- **Testo di studio**:
N.06
Novembre/Dicembre 2012

In fabbrica con la tonaca

Siamo nel 1900.

In un paese alle porte di Brescia svolge il suo ministero di parroco don Arcangelo Tadini, un sacerdote dotato di qualità umane e spirituali non comuni.

A 54 anni don Tadini è un uomo che sa quello che vuole e, nonostante la salute cagionevole e non poche difficoltà e contrarietà, ha la forza e il coraggio di portare avanti con tenacia le sue brillanti idee fino a farle diventare realtà.

È così che lo vediamo indaffarato dal mattino alla sera per far crescere umanamente e spiritualmente i suoi parrocchiani: catechesi, sacramenti, liturgie, cori, gruppi di spiritualità e omelie sono il suo pane quotidiano. E fin qui nulla di strano. Questo deve fare il prete ed è questo che la gente vuole da lui. E invece no. Don Tadini non è d’accordo. La sua gente non può – e non deve – condurre una vita schizofrenica: da una parte la vita di fede e dall’altra il lavoro, la famiglia e il divertimento.

Siamo in un tempo che manifesta bisogni, difficoltà e povertà forse oggettivamente diversi da quelli di oggi, ma da che mondo è mondo la vita dell’uomo ruota attorno a due poli che sono sempre gli stessi: vita affettiva e lavoro ed è su questi punti che don Tadini imposta il suo ministero di parroco.

In paese due filande creano occupazione per un centinaio di operaie, ma i più sono costretti ad andare lontano in cerca di lavoro.

- **Materiale di partenza**:
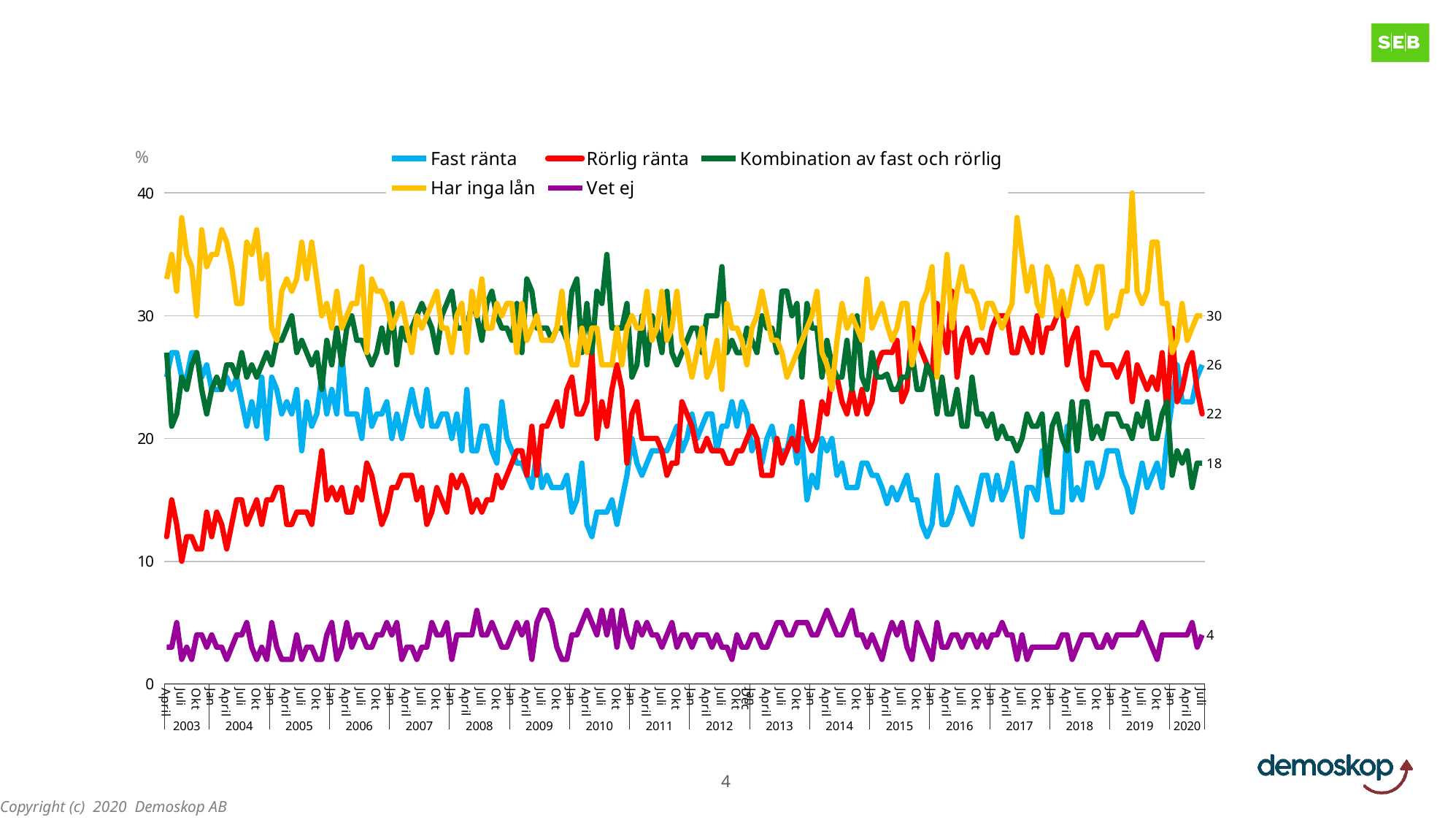
How many series does the legend list? 5 What is the final labelled value for Har inga lån at the right end of the chart? 30 At the last data point, what is the difference between the Fast ränta value and the Rörlig ränta value? 4 Which series has the lowest value at the last data point (Juli 2020)? Vet ej Which series has the highest value at the last data point (Juli 2020)? Har inga lån At the last data point, which is larger: Fast ränta or Kombination av fast och rörlig? Fast ränta What is the final labelled value for Kombination av fast och rörlig at the right end of the chart? 18 What is the final labelled value for Vet ej at the right end of the chart? 4 Is the value for Rörlig ränta at the start of the series in 2003 greater or less than 20? less What is the final labelled value for Fast ränta at the right end of the chart? 26 What is the final labelled value for Rörlig ränta at the right end of the chart? 22 What kind of chart is shown on the slide? line chart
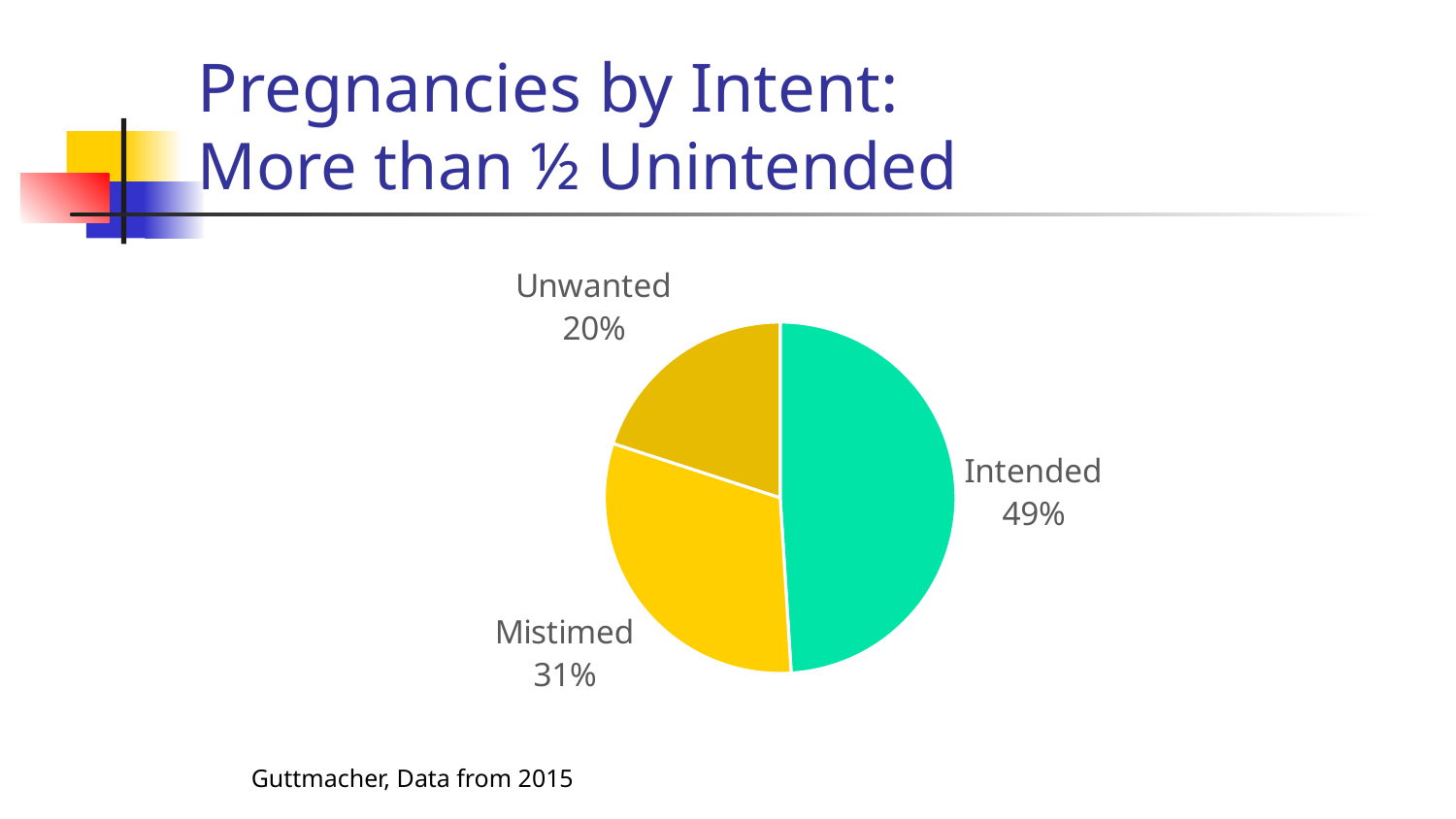
What share of pregnancies is labelled Mistimed? 31% What share of pregnancies is labelled Unwanted? 20% What share of pregnancies is labelled Intended? 49% How many slices does the pie chart have? 3 What kind of chart is shown on the slide? pie chart What is the title of the slide containing the pie chart? Pregnancies by Intent: More than ½ Unintended What is the difference in percentage points between the Intended and Mistimed slices? 18 Which is larger, the Mistimed slice or the Unwanted slice? Mistimed Which slice of the pie is the largest? Intended What is the difference in percentage points between the Mistimed and Unwanted slices? 11 What is the combined share of the Mistimed and Unwanted slices? 51% Which slice of the pie is the smallest? Unwanted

- **Cosa farai**: Per favore, riporta parola per parola il brano del testo su don Tadini che si apre con le parole contenenti "Siamo nel 1900." e si chiude con "farle diventare realtà.".

- **Risultato**:
Siamo nel 1900.

In un paese alle porte di Brescia svolge il suo ministero di parroco don Arcangelo Tadini, un sacerdote dotato di qualità umane e spirituali non comuni.

A 54 anni don Tadini è un uomo che sa quello che vuole e, nonostante la salute cagionevole e non poche difficoltà e contrarietà, ha la forza e il coraggio di portare avanti con tenacia le sue brillanti idee fino a farle diventare realtà.